Data excerpt: Begin
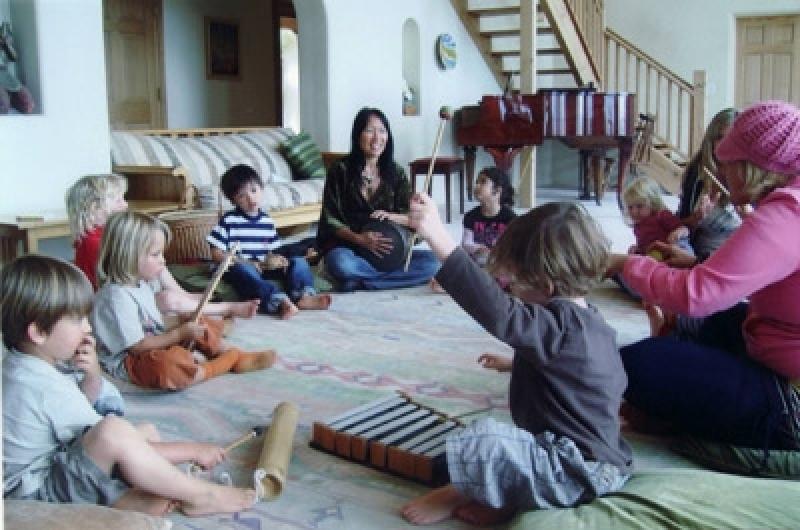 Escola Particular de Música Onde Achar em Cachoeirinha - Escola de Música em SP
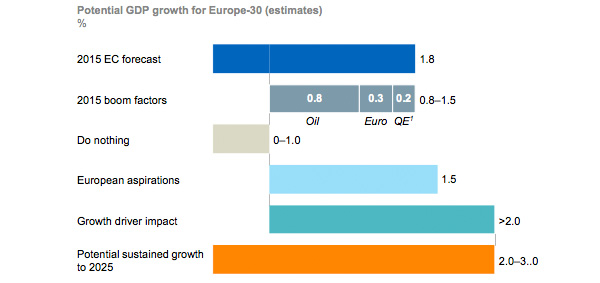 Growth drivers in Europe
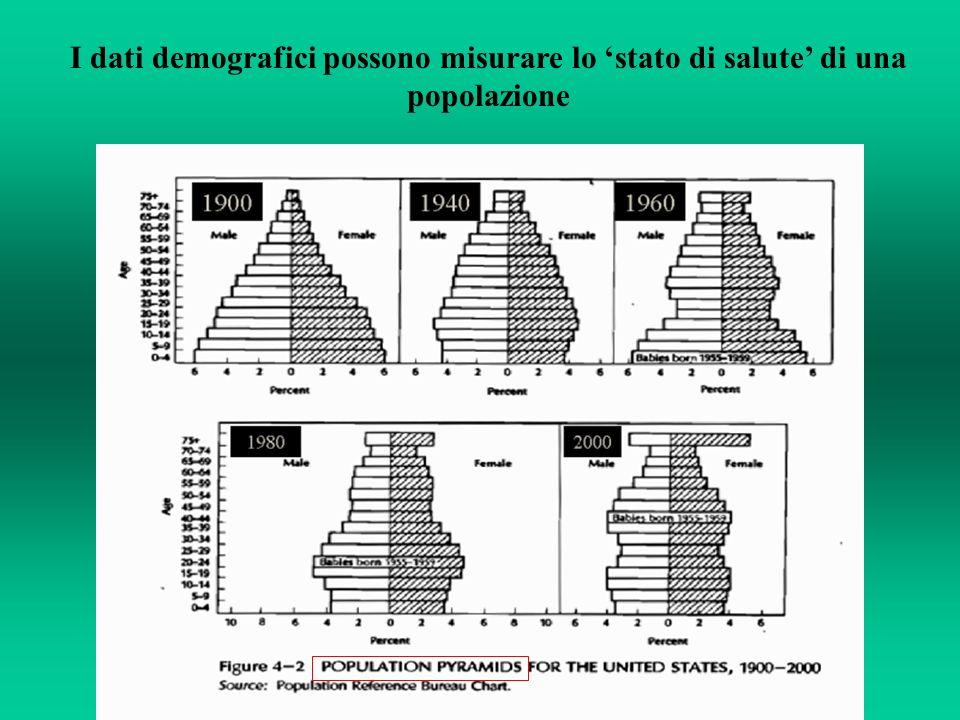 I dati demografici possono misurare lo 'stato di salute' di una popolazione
Data excerpt: End
> [The task]: Copy out, with no pictures, the lines from the one containing "Growth drivers in Europe" through the last line of the data above, both ends included and each word unchanged.

> [Solution to this exercise]:
 Growth drivers in Europe
 I dati demografici possono misurare lo 'stato di salute' di una popolazione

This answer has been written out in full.